The House Committee on Science and Technology Energy and Environment Subcommittee this week looked into the country’s readiness to meet the demands of alternative fuels.
The subcommittee heard testimony relating to H.R. 547, the Advanced Fuels Infrastructure Research and Development Act, a bipartisan bill introduced by Committee Chairman Bart Gordon (D-TN), pictured here on the floor of the House. According to a committee release, the bill directs the Department of Energy (DOE) and the National Institute of Standards and Technology (NIST) to initiate a research, development, and demonstration program to make alternative biobased fuels more compatible with present-day infrastructure. H.R. 547 also directs these agencies to develop technologies and methods to provide low-cost, portable, and accurate measurements of sulfur in fuels, and to develop a physical properties database and Standards Reference Materials for alternative fuels.

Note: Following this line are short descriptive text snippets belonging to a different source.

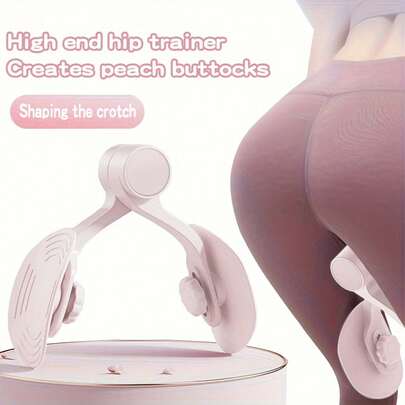 Household Pelvic Floor Muscle Trainer - Slimming Leg Device For Postpartum Recovery, Pelvic Tightening And Thigh Inner Toning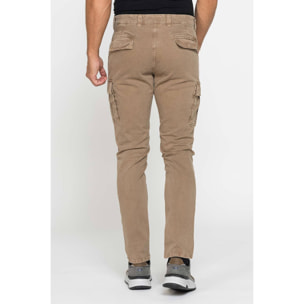 CARGO MOD. 619 SLIM FIT IN PESANTE GABARDINA STRETCH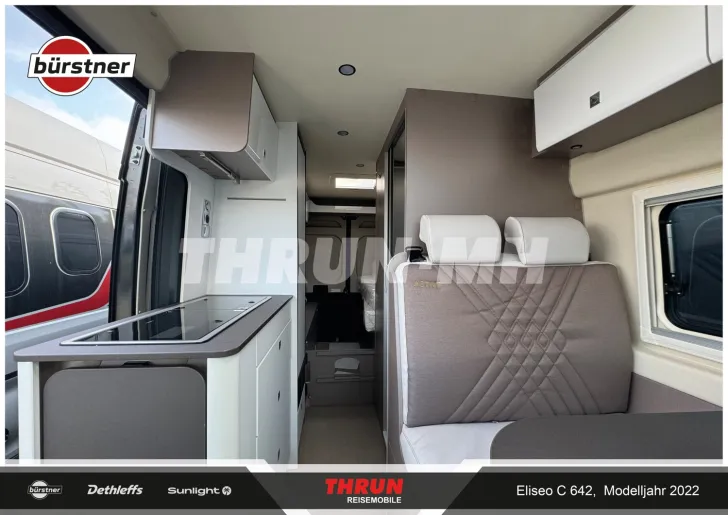 Fahrzeugbild Bürstner Eliseo C 642 Winter-Paket #12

Among those who testified was Renewable Fuels Association President Bob Dinneen who discussed the technological advancements being made in the ethanol industry and the important role government can play in assisting private industry in developing new technologies and expanding ethanol infrastructure.
“The ethanol industry today is on the cutting edge of technology, pursuing new processes, new energy sources and new feedstocks that will make tomorrow’s ethanol industry unrecognizable from today’s,” said Dinneen. “Ethanol companies are already utilizing cold starch fermentation, corn fractionation, and corn oil extraction. Companies are pursuing more sustainable energy sources, including biomass gasification and methane digesters. And there is not an ethanol company represented by the RFA that does not have a cellulose-to-ethanol research program.”